For those unfamiliar with the Disney Infinity framework, you have a disc that powers everything, from the hub (with lots of tutorials and some pre-designed sections meant to show off what the game can do from racing and shooting mini games to different types of combat and exploration) to the toy box to your personal home. Think of your home as your trophy room, where unlocked characters and items give you the ability to deck it out. However, the bulk of the time spent with the core game will likely be in the area editor. You can unlock different scenery, items and more, giving you a larger toy box to work with.

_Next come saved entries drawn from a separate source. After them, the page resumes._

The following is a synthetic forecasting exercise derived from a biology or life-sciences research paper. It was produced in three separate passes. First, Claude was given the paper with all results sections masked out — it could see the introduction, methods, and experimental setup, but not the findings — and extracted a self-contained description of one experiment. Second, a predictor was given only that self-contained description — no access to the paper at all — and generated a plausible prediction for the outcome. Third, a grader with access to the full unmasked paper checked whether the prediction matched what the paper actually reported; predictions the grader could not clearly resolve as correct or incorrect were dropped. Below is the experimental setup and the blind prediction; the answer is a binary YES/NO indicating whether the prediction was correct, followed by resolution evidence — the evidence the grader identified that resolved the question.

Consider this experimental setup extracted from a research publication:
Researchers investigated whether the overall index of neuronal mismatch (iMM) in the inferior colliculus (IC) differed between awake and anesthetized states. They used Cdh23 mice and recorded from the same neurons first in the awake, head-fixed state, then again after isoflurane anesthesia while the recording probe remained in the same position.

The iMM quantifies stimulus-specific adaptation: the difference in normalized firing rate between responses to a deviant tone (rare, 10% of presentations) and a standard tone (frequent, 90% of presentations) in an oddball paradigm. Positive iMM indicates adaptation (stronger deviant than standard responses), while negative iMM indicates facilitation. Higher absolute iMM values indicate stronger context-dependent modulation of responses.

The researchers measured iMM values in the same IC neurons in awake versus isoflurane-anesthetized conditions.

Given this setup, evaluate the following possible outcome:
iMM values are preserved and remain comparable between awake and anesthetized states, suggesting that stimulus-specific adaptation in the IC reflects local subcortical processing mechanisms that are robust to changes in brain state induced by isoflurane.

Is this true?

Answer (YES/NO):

However, if you buy additional sets, you gain not only new characters, but access to more story modes too. Each of these runs a handful of hours and offer different pre-constructed adventures. For example, you might start off learning the basics of combat using a melee character, but unlocking other types of characters as you play through the story. Additionally, you might have some sections where you are doing a racing/chase scene or having dogfights in space against other starships. The amount of variety tucked into these adventures is pretty solid, though sometimes they can be a little buggy. I found a couple of quest lines that were hard if not impossible to complete, and one in particular frustrated me because I apparently accessed the part of the story that took me into space, but I did not trigger the event that would unlock the planet I needed to go to. I looked this up and found quite a few people ran into this bug, and all of these months later, it has not been patched. This perhaps bothered me more than anything during the experience.
The game itself is a lot of fun – especially when playing with someone else. Sure, half of the time my kinds and I were kicking each others’ butts as much as the enemies, but that was half of the fun too. The adventures are greatly helped by the progression system that allows you to level up characters and unlock new skills or passive abilities. Getting Darth Maul to level twenty and maxing out his melee damage and Force Finishers was a riot.
Now, the idea of ‘toys to life’ has never sat particularly well with me. The idea that I would have to buy new characters or adventures to unlock the full game content has always felt a bit like a physical microtransaction. The only advice I can give on that front is that while I still feel this way, if you dig the figures and pieces, it is a bit less annoying. I have payed more for DLC and never gotten a physical toy out of it. Some of the characters are better made than others, but as a tremendous Marvel and Star Wars fan, I suspect that these guys will look good on a shelf (likely next to my Amiibos) one day when they do not actually serve a purpose. If you are okay with that, then the premise behind Disney Infinity should not bother you too much. If the toys are of no long-term interest to you? This might be a tough pill to swallow as it is going to cost far more than the usual sixty bucks to get the most out of your experience.
I have spent far more time with Disney Infinity 3.0 than I had ever intended to. My kids all enjoy it, I am a huge Star Wars nut so the theme fits, and I genuinely enjoy leveling up and progressing my characters. Some bugs in the game and the feeling that you are making a physical microtransaction take some of the shine off of the game, but generally speaking I enjoy the experience.